DeHaan was one of the trio of high school pals who suddenly gain superpowers in the 2012 found-footage sci-fi feature Chronicle. He had a small role as a Union soldier in Steven Spielberg's Lincoln. And he played Ryan Gosling's son in the third chapter of Derek Cianfrance's The Place Beyond the Pines, which also starred Bradley Cooper. The scene of DeHaan's character riding a just-bought motorcycle down a country road - Gosling's character was a motorcycle stunt rider - ends the film.

In Kill Your Darlings, released last year, DeHaan was Lucien Carr, the 1940s Columbia student who fell in with Beat Generation luminaries William Burroughs (Ben Foster), Allen Ginsberg (Daniel Radcliffe), and Jack Kerouac (Jack Huston).

"There's something incredibly cinematic about Dane," says Marc Webb, who cast and directed him in Amazing Spider-Man 2. "He can be surprisingly funny, and it's weird because when you watch him, there's something a little off-balance, a little dark, but then you start talking to him and he's the sweetest guy in the world. . . . It's disarming."

For Amazing Spider-Man 2, DeHaan gets to turn more than a little dark.
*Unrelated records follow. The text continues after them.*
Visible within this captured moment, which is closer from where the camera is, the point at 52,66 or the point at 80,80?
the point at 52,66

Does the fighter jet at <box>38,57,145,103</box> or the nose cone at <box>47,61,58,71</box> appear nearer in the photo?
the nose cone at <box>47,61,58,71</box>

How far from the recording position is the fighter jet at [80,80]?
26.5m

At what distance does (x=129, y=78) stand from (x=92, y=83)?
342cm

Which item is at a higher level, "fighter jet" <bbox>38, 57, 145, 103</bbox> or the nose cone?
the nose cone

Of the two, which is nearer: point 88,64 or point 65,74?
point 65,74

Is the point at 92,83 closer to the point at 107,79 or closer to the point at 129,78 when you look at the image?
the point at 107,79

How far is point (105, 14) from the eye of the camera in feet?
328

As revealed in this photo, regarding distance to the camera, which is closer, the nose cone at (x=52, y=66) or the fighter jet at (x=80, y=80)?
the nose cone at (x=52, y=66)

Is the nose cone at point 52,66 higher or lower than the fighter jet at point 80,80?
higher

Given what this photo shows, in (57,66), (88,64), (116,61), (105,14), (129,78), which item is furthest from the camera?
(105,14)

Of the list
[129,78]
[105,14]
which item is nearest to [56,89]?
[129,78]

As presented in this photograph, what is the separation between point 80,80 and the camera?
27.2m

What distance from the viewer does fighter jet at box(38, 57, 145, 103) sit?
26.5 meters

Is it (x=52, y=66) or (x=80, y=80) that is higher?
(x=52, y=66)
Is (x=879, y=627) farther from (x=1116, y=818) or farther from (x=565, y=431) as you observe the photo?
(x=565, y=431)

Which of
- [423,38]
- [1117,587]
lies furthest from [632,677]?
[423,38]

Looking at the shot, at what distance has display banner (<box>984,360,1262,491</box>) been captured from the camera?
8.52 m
As Harry, reluctant heir to the Oscorp fortune, he finds himself rekindling his friendship with Andrew Garfield's Peter Parker, only to square off against Peter's Marvel superhero alter ego. The final, furious face-off in the giant-screen spectacle pits Spider-Man against Green Goblin - Harry with a hideous skin ailment, demonic eyes, wild hair, in an armored suit whooshing around on his electromagnetic Goblin Glider.

"The last fight between me and Spider-Man was definitely the most physically challenging part of the whole six-month shoot," DeHaan says. "The set was like 110 degrees at least, and I'm wearing a 50-pound suit and covered in prosthetics. In between takes, they were literally pouring buckets of ice water down my back and it was turning to steam - my brain was melting.

"It was crazy. But still really fun."

There are no 50-pound suits in Life, the James Dean movie DeHaan wrapped in February. Instead, the pressure came from inside.

"It was the biggest challenge of my life, for sure," says DeHaan, who is married to actress Anna Hood, also a University of North Carolina School of the Arts alum. "Dean has always been one of my favorite actors. I've had a poster of him on my wall since I was in college . . . . I would tell someone that I was doing the movie and they would immediately tell me something about James Dean - and most of the time they were wrong."

DeHaan laughs.

"And there was so much about him that I found out that I was wrong about, too. It was this really interesting journey of taking this guy that has been on my wall and making him human, and figuring out who he actually was and trying to embody that."